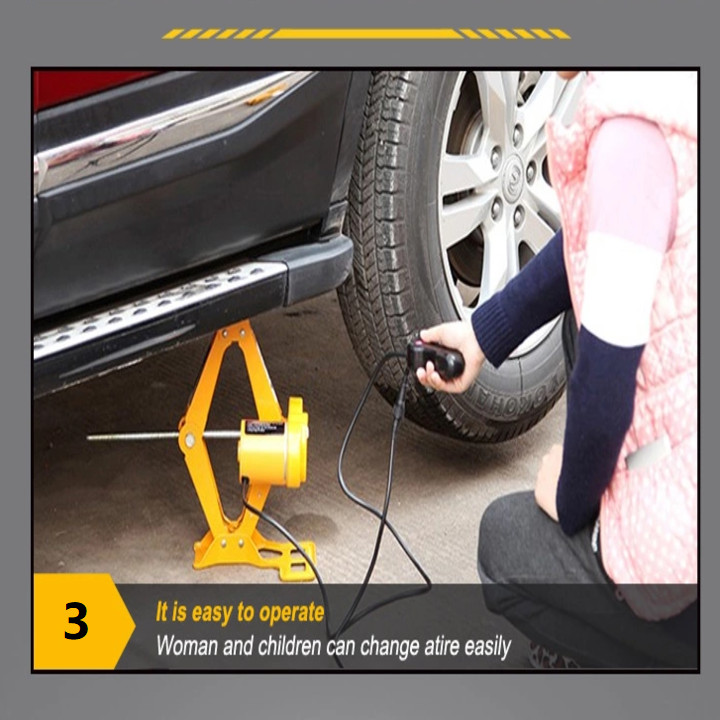 3

It is easy to operate

Woman and children can change atire easily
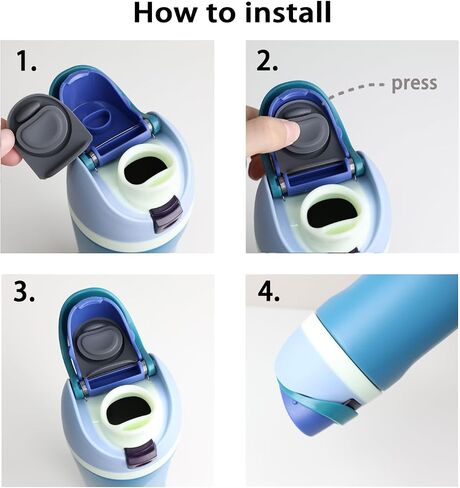 How to install

1.

2.

press

3.

4.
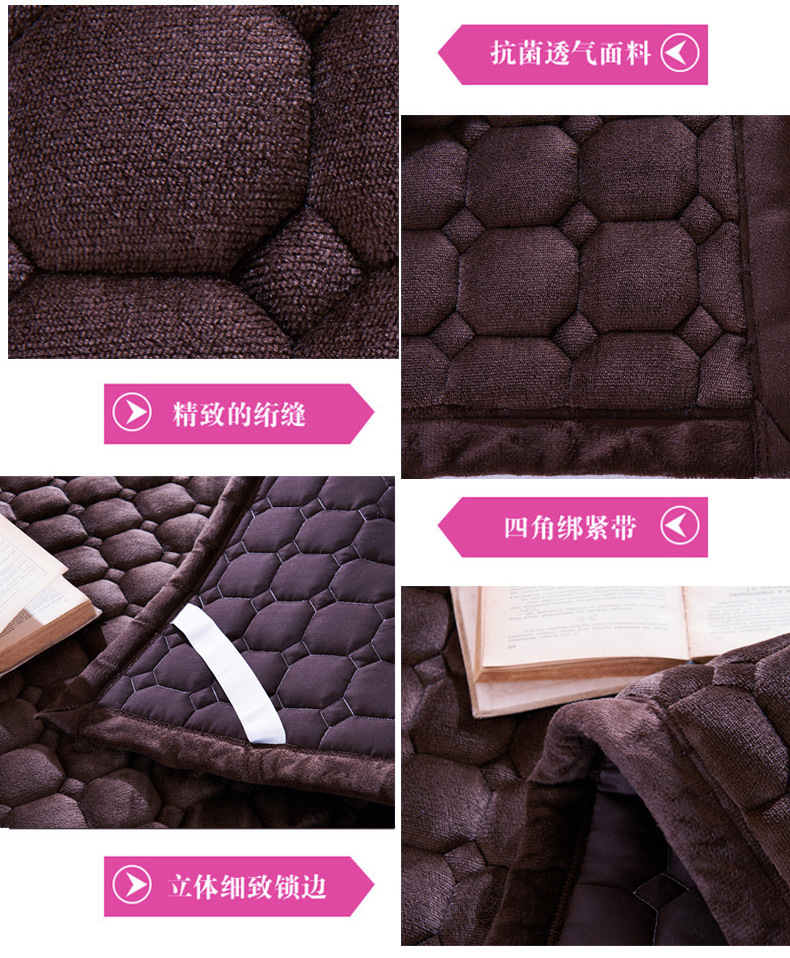 抗菌透气面料

精致的绗缝

四角绑紧带

立体细致锁边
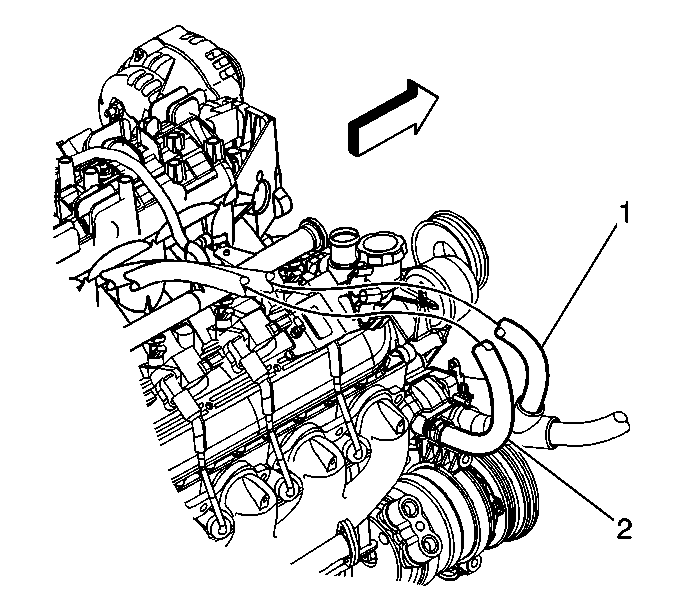 1
2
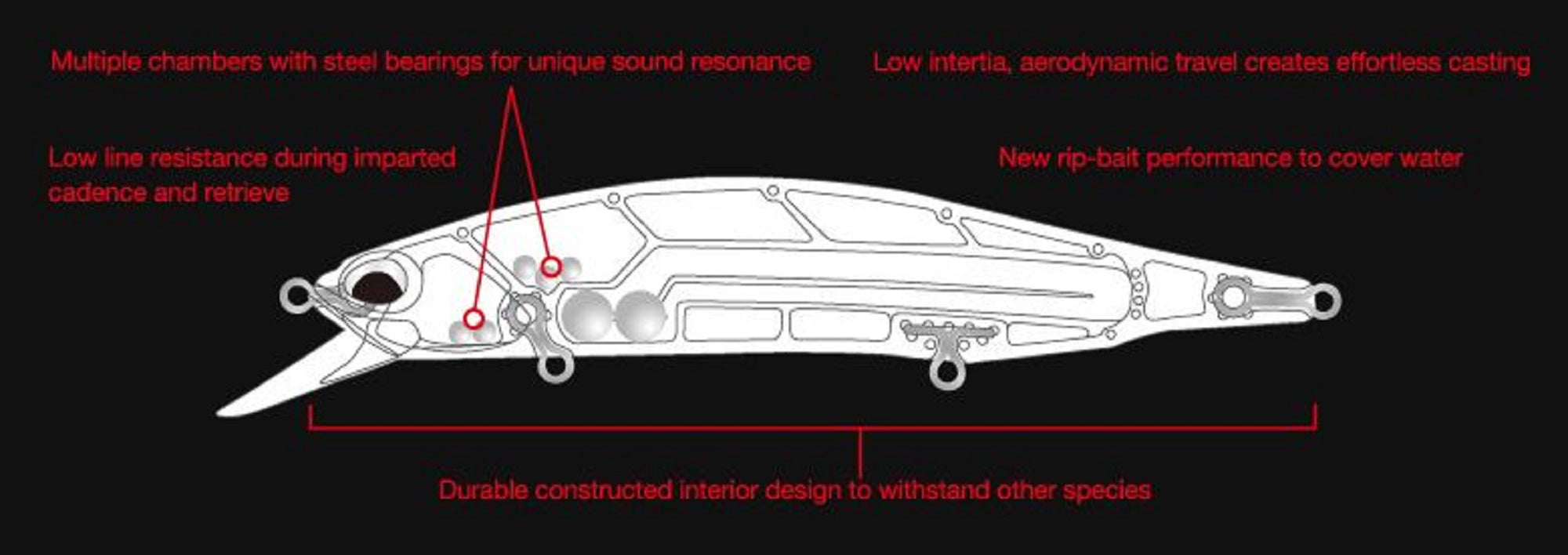 Multiple chambers with steel bearings for unique sound resonance

Low intertia, aerodynamic travel creates effortless casting

Low line resistance during imparted cadence and retrieve

New rip-bait performance to cover water

Durable constructed interior design to withstand other species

■ WORK TASK
Reproduce the full listing faithfully, but do not carry over any pictures.

■ WRITTEN REPLY
 3

It is easy to operate

Woman and children can change atire easily
 How to install

1.

2.

press

3.

4.
 抗菌透气面料

精致的绗缝

四角绑紧带

立体细致锁边
 1
2
 Multiple chambers with steel bearings for unique sound resonance

Low intertia, aerodynamic travel creates effortless casting

Low line resistance during imparted cadence and retrieve

New rip-bait performance to cover water

Durable constructed interior design to withstand other species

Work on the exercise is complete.